When reading student responses on their Reading Sheets from last week, I realized that with the exception of a couple, most student answers were not particularly rigorous; they wrote generalized answers (for example, writing only that the context was about the expense of high school sports, rather than adding school budgets and American student success vs. other countries to this), only provided one piece of evidence, or wrote opinions of the piece rather than focus on how the writer’s moves function. While I’m not sure if this was due to effort or understanding, it makes more sense for me to take the blame and look at it as something I need to explain more thoroughly (spending the time doing this will clarify ideas for those that need it, while also providing a kick in the pants for those who blew it off the first time, because they’ll realize they need to step it up).
So, after the surveys I will ask the students to take out the article The Case Against High School Sports by Amanda Ripley and review it for a few minutes so they can re-establish the context of the article. While they are doing this, I will hand back the scored reading sheets so they can see the feedback (which was largely me circling words in the question, like “explain your reasoning” and “moves” –the things they didn't really pay attention to).
After about five minutes of review, we will take a close look at the questions of the reading sheet.
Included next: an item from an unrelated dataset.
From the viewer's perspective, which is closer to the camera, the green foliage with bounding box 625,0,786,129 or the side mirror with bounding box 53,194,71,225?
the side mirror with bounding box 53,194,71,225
Before launching into the questions, though, I will also note that I will log the scores on this first reading sheet but not count them toward their grade unless they did well on it, since it was the first time they’ve done one of these (there may have been legitimate misunderstandings about expectations, so I don’t think it is fair for students to be penalized for that).
Class will be largely directed by me today as we jointly answer the questions. The goals are to review the different elements of rhetorical analysis and appeals, to emphasize reading questions carefully, to emphasize citing specific evidence to support understanding, and to model how to complete this type of assignment. By doing it together I can emphasize specificity right away, and also set a tone for rigor to counter those that may have taken the writing lightly the first time.
I will also have the Reading sheet document open on the Smartboard so I can write in responses, thus providing a visual model for them.
When we have completed the joint construction of the reading sheet based on the high school sports article, it will be time for students to practice with a new piece. I chose a piece by Fareed Zakaria from 2011 titled When Will We Learn that is a sweeping call for improving the educational system, and compares ours to the likes of South Korea and Finland. I’m using this to practice their rhetorical analysis, and particular using the structure of the reading sheet, because it is short, and they can therefore focus on the whole (we will move to longer pieces in the coming days). Also, I want to move them to using their rhetorical analysis as the first part of the process for entering a conversation by recognizing where the author leaves things uncertain, and this piece has enough generalities to provide space for them to do that tomorrow when we take this step in class.
For today, I will hand out copies of the article and a fresh reading sheet. Students will begin reading the piece quietly in class and answering the questions of the reading sheet.